The exercise:
How many of the lines below contain the string "building" when case counts? Reply with the number alone.
** START OF Material for this task **
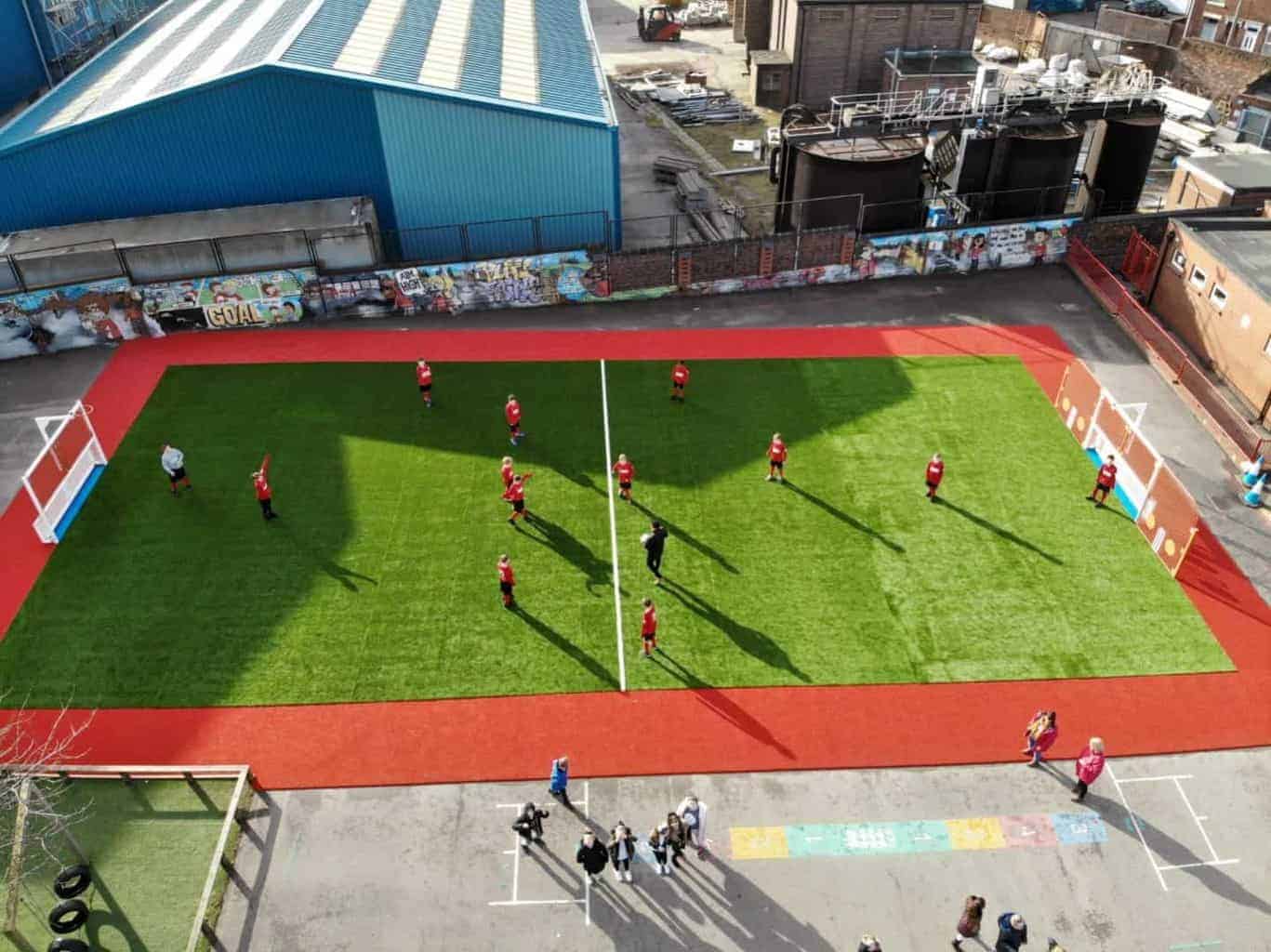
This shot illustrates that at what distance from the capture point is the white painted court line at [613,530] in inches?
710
** END OF Material for this task **
** START OF Material for this task **
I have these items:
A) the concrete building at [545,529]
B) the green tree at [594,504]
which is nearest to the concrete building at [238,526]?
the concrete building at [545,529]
** END OF Material for this task **
Expected answer:
3